TEXT PROVIDED:

In lieu of an abstract, here is a brief excerpt of the content:

Reviewed by:
  • Peddling Bicycles to America: The Rise of an Industry
  • Pamela Walker Laird (bio)
Peddling Bicycles to America: The Rise of an Industry. By Bruce D. Epperson. Jefferson, N.C.: McFarland & Company, 2010. Pp. vi+294. $45.

The bicycle industry’s flame burned brightly in the late 1800s, and the man most famous for fanning that flame was Albert A. Pope. Bruce D. Epperson spent two decades studying the industry and the man, yet, to his credit, he glorifies neither of them. Instead, through a rich and lively narrative complemented by solid analysis, Peddling Bicycles to America explains how “the American bicycle business did not define the technological or industrial trajectory of the Gilded Age; it was, instead, defined by it” (p. 246).

Bicycles offered new possibilities for human-powered speed, but developing, [End Page 505] making, and marketing them presented endless challenges. Epperson fully recognizes the complexity of the system in which those challenges converged. His legal training serves readers well because patents, corporate structures, and lawsuits figured prominently among the challenges his actors created for each other. For example, Pope’s mistake regarding an air-rifle patent preceded his bicycle making and taught him “a level of sophistication in patent matters that was exceeded only by his ruthlessness and tenacity” (p. 22). Thus armed, Pope attempted to dominate the bicycle industry through patent wars that began in 1878 and, in 1892, reached the United States Supreme Court. “Utterly routed” in the end, Pope learned that a collection of patents was only as good as its weakest link (p. 32). The final suit cost all parties a half-million dollars that would have been better spent on production.

(Questions about pictured scenes)
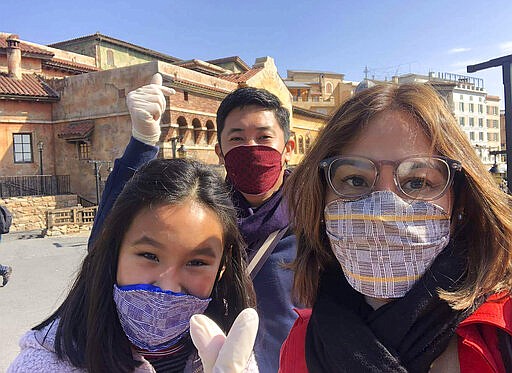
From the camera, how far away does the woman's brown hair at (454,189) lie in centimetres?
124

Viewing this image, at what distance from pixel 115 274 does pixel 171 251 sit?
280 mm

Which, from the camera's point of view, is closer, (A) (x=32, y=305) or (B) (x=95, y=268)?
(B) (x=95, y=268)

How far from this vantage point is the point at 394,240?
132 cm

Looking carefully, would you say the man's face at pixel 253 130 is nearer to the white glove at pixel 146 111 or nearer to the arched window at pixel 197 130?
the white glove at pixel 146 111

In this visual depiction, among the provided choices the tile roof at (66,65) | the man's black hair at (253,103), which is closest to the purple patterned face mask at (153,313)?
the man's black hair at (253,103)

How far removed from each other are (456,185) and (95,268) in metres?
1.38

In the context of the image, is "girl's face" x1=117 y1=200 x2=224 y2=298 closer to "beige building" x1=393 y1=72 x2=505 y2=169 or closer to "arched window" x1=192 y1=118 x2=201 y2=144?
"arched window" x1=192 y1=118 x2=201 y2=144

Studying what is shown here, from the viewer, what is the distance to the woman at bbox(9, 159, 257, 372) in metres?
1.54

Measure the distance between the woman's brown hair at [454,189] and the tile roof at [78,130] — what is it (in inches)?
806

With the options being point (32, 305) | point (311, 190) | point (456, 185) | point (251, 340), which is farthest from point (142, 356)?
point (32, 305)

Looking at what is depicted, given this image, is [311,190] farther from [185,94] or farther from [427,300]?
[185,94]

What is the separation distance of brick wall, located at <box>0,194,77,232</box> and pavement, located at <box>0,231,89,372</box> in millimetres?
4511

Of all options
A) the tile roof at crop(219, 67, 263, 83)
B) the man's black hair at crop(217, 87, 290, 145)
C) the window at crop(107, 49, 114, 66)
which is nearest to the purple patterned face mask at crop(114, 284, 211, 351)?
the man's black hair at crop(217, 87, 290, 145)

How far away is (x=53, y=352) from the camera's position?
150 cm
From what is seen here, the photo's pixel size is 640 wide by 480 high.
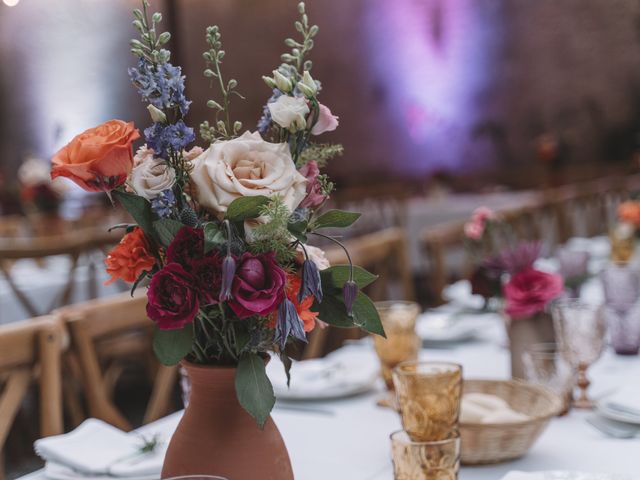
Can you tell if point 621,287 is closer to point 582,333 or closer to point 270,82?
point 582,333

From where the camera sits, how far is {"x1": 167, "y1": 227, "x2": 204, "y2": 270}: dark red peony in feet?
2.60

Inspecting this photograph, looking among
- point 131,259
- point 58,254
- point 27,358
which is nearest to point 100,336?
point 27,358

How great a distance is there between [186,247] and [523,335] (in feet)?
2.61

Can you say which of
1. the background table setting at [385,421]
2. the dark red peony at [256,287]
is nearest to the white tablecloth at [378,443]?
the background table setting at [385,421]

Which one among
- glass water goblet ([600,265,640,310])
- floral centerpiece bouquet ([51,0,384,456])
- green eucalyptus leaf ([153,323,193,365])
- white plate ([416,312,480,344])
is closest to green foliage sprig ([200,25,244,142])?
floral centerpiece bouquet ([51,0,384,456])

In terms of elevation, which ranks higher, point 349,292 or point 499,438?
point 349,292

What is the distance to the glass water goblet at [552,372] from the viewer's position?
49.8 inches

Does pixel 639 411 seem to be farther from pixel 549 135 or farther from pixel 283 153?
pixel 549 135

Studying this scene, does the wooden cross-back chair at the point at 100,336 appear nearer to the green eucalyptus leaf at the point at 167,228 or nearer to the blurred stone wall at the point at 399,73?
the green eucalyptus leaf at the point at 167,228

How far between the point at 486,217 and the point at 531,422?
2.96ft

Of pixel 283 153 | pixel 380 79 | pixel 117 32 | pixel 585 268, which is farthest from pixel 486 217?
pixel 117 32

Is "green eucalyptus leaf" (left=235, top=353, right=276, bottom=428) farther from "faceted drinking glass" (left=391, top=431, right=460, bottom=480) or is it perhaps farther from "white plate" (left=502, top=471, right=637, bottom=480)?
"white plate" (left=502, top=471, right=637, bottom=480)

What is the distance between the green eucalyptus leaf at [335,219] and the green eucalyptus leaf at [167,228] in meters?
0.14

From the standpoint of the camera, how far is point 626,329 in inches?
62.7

==

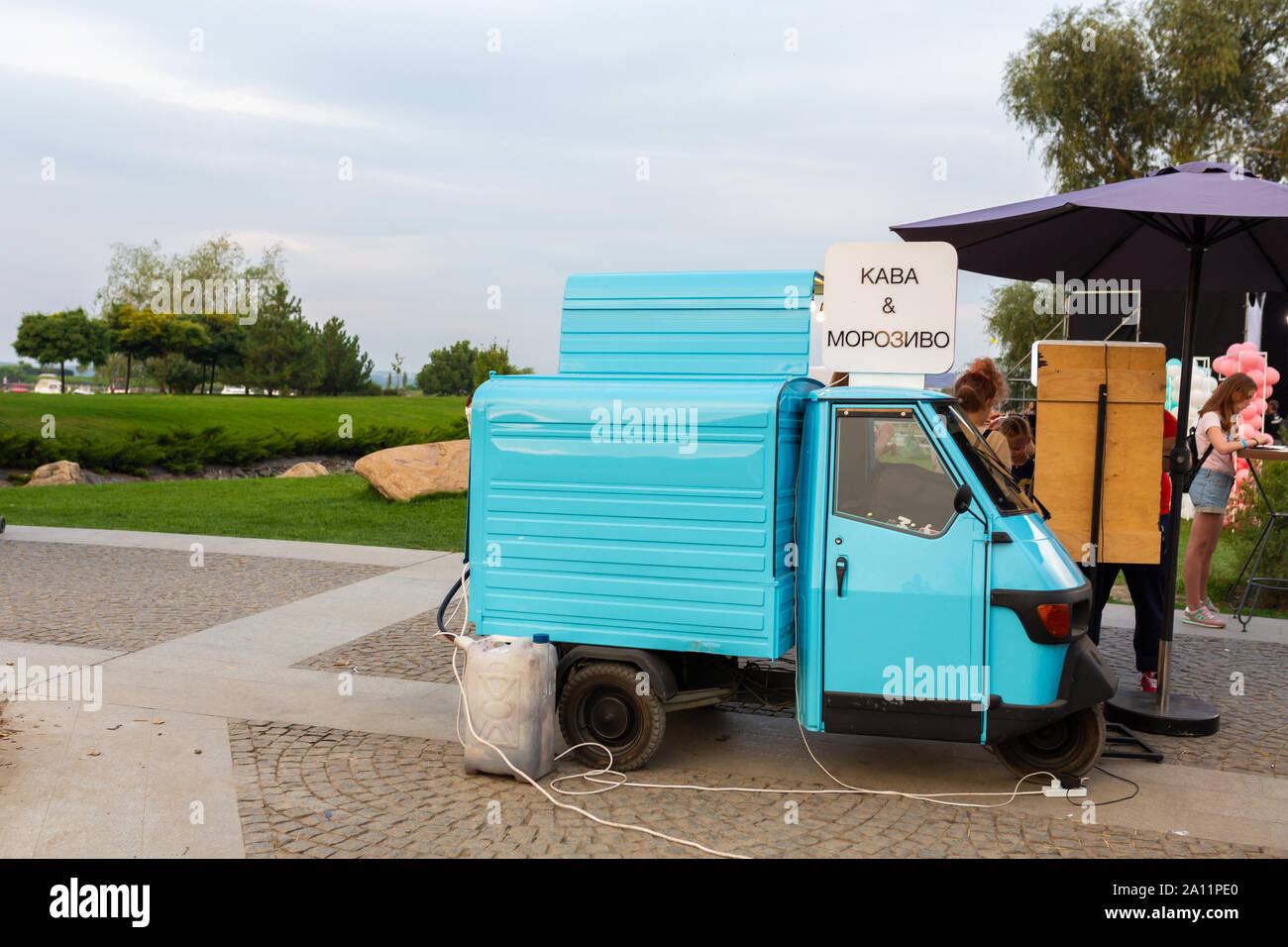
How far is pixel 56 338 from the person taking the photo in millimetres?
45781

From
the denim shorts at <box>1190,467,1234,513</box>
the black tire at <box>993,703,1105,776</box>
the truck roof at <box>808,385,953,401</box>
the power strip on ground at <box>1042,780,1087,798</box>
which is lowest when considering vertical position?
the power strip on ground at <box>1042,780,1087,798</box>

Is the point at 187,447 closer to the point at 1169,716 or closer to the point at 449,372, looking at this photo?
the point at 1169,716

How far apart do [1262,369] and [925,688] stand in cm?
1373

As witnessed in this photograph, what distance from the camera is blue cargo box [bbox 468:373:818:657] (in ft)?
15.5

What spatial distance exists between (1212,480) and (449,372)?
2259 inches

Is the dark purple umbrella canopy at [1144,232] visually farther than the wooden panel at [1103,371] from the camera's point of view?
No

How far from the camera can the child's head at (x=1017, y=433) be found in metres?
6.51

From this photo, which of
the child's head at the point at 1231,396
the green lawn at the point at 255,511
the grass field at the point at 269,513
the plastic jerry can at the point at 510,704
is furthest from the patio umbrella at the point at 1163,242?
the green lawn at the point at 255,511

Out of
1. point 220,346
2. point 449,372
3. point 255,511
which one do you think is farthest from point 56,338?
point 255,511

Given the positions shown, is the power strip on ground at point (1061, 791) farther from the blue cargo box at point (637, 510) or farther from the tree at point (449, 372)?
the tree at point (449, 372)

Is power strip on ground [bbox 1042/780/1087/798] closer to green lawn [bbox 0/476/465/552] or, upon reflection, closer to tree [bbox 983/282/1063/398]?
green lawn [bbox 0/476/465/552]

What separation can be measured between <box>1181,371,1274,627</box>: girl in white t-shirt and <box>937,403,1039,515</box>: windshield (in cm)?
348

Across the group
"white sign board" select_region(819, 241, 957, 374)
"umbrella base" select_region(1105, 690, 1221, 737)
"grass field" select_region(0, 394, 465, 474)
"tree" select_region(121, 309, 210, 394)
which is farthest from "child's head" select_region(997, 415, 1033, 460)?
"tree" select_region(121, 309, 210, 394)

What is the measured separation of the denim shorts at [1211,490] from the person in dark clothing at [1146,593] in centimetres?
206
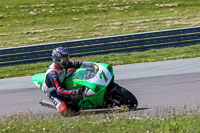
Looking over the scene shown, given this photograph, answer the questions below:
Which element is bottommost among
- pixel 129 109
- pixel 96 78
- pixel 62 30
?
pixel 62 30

==

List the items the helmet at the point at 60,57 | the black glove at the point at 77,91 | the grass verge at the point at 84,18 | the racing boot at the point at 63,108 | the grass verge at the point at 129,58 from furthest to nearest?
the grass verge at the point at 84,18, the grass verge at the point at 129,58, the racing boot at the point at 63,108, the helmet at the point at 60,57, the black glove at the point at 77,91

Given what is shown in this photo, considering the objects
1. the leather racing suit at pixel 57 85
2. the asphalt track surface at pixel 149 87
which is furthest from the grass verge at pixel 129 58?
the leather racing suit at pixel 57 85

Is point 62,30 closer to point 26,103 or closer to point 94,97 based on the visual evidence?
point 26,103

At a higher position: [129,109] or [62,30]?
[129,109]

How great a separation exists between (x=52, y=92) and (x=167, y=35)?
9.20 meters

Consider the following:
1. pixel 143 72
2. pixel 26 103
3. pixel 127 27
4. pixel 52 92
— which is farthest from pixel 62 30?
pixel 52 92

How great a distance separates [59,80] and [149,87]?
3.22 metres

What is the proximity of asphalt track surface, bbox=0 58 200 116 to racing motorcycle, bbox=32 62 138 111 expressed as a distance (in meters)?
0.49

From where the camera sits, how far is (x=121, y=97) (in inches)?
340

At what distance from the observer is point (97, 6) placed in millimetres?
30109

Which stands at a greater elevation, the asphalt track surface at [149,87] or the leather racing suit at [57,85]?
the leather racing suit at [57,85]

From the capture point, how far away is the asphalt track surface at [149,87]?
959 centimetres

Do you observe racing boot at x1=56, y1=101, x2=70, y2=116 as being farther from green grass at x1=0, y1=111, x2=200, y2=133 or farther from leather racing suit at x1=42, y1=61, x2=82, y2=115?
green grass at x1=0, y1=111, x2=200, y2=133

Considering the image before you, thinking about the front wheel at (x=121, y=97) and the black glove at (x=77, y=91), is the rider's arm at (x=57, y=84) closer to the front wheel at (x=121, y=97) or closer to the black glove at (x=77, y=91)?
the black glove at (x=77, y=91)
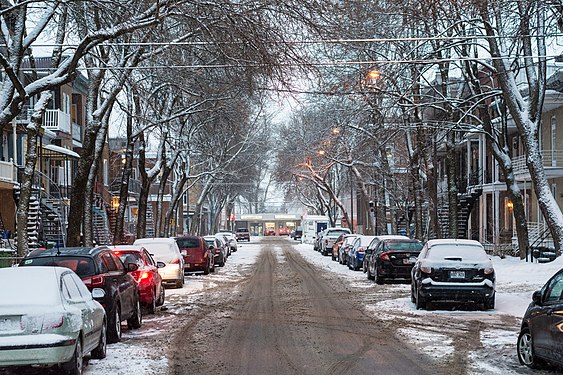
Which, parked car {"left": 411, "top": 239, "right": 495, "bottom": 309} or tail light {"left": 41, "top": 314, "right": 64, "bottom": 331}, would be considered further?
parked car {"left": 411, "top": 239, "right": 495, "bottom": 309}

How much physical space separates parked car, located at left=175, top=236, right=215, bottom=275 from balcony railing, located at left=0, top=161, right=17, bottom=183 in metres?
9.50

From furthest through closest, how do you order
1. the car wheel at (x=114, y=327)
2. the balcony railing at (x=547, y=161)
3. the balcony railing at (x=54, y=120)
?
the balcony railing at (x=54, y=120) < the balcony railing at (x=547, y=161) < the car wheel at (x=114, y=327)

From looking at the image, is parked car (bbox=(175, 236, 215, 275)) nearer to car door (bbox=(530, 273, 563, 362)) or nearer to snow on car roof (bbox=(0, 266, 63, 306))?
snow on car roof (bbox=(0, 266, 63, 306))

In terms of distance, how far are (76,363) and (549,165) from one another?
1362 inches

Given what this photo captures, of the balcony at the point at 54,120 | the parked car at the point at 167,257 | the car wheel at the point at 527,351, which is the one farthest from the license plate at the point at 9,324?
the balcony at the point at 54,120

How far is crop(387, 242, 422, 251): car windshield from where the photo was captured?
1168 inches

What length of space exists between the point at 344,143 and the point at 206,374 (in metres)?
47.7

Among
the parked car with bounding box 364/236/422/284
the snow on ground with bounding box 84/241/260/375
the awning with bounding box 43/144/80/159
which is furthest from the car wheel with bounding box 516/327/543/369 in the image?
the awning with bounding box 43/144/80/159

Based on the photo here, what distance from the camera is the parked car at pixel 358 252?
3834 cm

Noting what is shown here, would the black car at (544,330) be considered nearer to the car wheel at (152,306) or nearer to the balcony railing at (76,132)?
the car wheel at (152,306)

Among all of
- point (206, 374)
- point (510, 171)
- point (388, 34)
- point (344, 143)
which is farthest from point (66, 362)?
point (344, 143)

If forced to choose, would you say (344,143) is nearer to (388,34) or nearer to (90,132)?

TO DO:
A – Can you translate this sentence from the bicycle industry review into Spanish: "The final suit cost all parties a half-million dollars that would have been better spent on production."
B – According to the bicycle industry review, in what year did Pope's patent wars reach the United States Supreme Court?
C – Could you pick up the bicycle industry review after its last sentence and carry it forward?

THE RESPONSES:
A – La demanda final les costó a todas las partes medio millón de dólares que habría sido mejor invertir en la producción.

B – 1892

C –
Lawsuits and Pope’s myriad other maneuvers remind us that enthusiasm for new technologies may be enthusiasm for a goose that might lay golden eggs. Fervor like that can put such a goose at risk. Accordingly, one of the strengths of Peddling Bicycles to America is its intertwining of technological and business variables, showing how entrepreneurs and technical specialists sometimes worked at cross-purposes. Batch production characterized bicycles’ first half-century, and the industry’s dependence on skilled labor to build complex machines on demand rewarded, for instance, caution regarding the size of production runs and close attention to retail outlets. Choosing bluster over finesse in these and many other arenas, Pope’s attempts at oligarchy failed dismally and cost the field dearly.

The politics of sidewalks, roads, and tariffs complicated the bicycle system. Interestingly, Epperson’s examination of legislation and road building gives the bicycle lobby less credit than usual for road improvement. Tariffs aided in competing with technologically superior European, especially British, innovators and manufacturers. The book’s technological detail is vast, including factory layouts and construction, machine tools and their functions, bicycle parts and their construction. Importantly, Epperson demonstrates connections with sewing-machine manufacturers, who provided models for business practices, plus many of the tools and skills, even some of the factories, for producing bicycles in the early decades.

Promoting a new, expensive, and dangerous technology raised yet other challenges, and manufacturers assiduously built networks of salesmen and retailers, while advertising profusely. Peddling Bicycles to America explains their advertising and marketing strategies, but its many illustrations include no ads, not even the elaborate and once-ubiquitous lithographs, large and small, that helped to spread the bicycling contagion beyond magazines and newspapers. Neglecting these ephemeral forms underestimates that era’s promotional spending and its infiltration into popular consumer culture.

Overall, Epperson presents his case with almost encyclopedic density. His research ranged widely, including into Canada, and produced a multitude [End Page 506] of materials that he gracefully weaves into the narrative. Expansive acknowledgements chronicle his adventures in gathering letters, images, catalogs, trade journals, many kinds of numbers, and so on from archives, libraries, historical societies, courthouses, colleagues, descendants, and even the Federal Reserve Bank of Boston. This wealth of interesting material sometimes draws Epperson down the paths of anecdote and minutiae toward distraction. In a Pope biography, for instance, pages on nephews and children, houses, land dealings in the West, his family’s Civil War experiences, and so forth would have been suitable. They do not, however, add...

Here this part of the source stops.